Show that every homeomorphism of metric spaces maps connected components to connected components.
I come up with a proof, but I did not include the fact that homeomorphism is bijective:
Let $X$ and $Y$ are homeomorphic metric spaces and $f: X\rightarrow Y$ be such a homeomorphism. Further assume $S$ is a component in $X$, out goal is to show that $f(S)$ is a component in $Y$. Clearly, $f(S)$ is connected. It remains to show that $f(S)$ is indeed a maximal connected set, i.e. if $f(S) \subset U$ for some connected $U$, then $f(S) = U$. Assume the contrary that $U \neq f(S)$, then $S \subset f^{-1}(U)$. Note that $U$ is connected implies $f^{-1}(U)$ is connected. But it implies $S$, being a component in $X$, is contained in a connected set, contradicting to the assumption that $S$ is maximal. Thus, $U = f(S)$ and $f(S)$ is indeed maximal.

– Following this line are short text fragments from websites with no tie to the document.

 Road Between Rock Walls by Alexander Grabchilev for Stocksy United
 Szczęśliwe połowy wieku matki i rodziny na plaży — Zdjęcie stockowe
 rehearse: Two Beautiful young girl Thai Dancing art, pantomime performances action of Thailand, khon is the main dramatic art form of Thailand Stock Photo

I have only made use of the fact that a homeomorphism is continuous. I assume that the above proof is not valid then? What's wrong with the above proof? Or did I unintentionally use the fact that $f$ is bijective?
Thanks in advance.
You used that $f^{-1}$ is continuous when you said "Note that $U$ is connected implies $f^{-1}(U)$ is connected." You took the image of a connected set under the continuous function $f^{-1}$..

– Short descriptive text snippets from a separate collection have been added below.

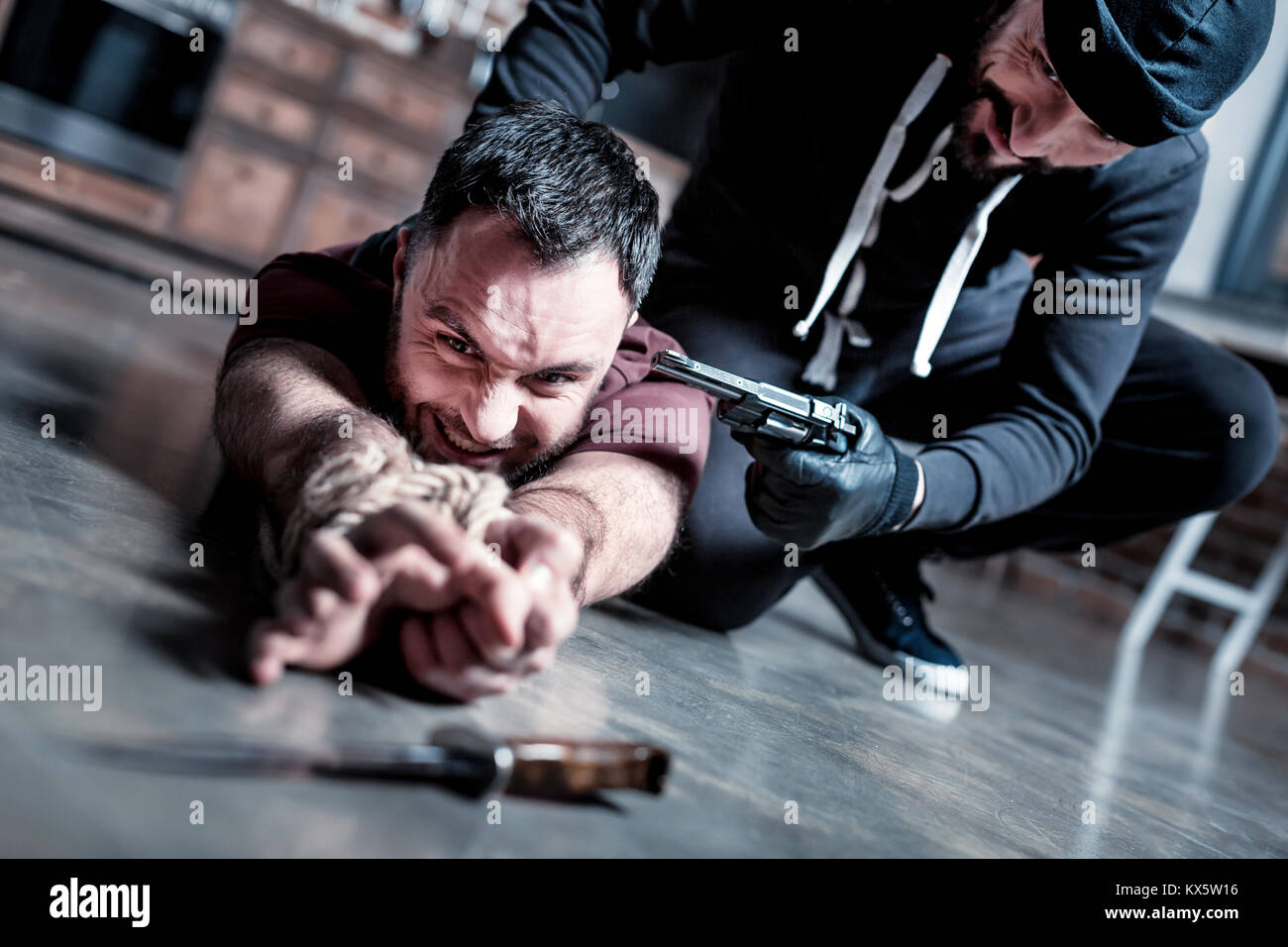 Frightened man trying to escape - Stock Image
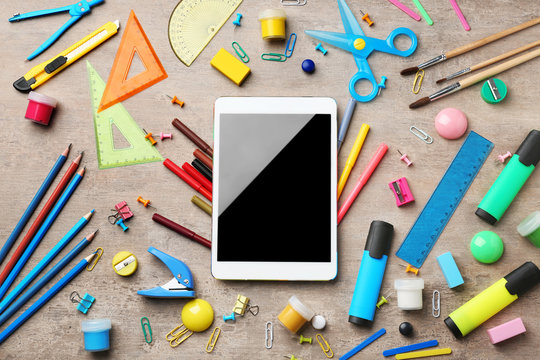 Different school stationery and tablet computer on wooden background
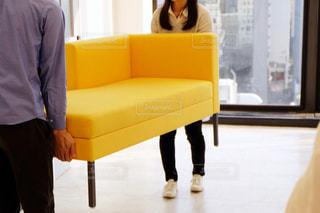 黄色いソファを持つ人の写真・画像素材[2202271]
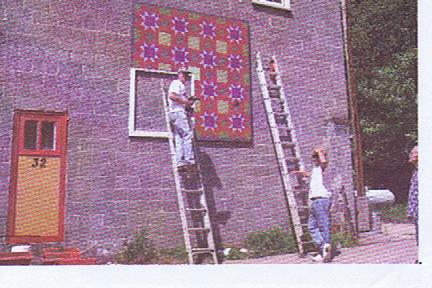 Hung initially on a vacant block bldg wall in downtown Marshall, the quilt held a feature location once the vacant bldg became the town's first tacqueria. In changing hands to a bar, the quilt was painted over by the new tenant, and the community response was SO strong, the arts council collected the panels, and had a high school student restore the original painting which now hangs high on the east side of the Madison County Arts Council building in downtown Marshall.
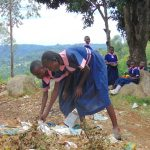 The Water Project: Kapkoi Primary School -  Students Picking Up Rubbish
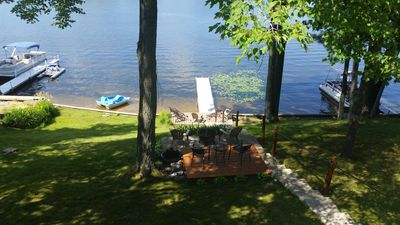 View of mid yard deck, third small deck by water and paddleboat for our guests.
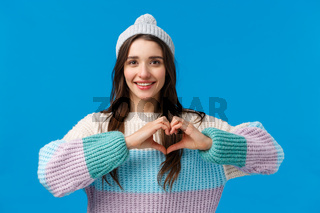 Valentines day, relationship and emotions concept. Lovely, pretty brunette girl in winter hat, sweater, showing heart sign and smiling, looking camera happy, show love and affection, blue background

It can be slightly simplified, showing: suppose $U$ is connected and $f[S] \subseteq U$, then $U = f[S]$. This holds as $f^{-1}[f[S]] = S \subseteq f^{-1}[U]$ (note the first step also uses bijectivity) and $f^{-1}[U]$ is connected (as $f^{-1}$ is continuous, as said) so $S = f^{-1}[U]$ by maximality of $S$, and so (again bijectivity) $f[S] = U$, done.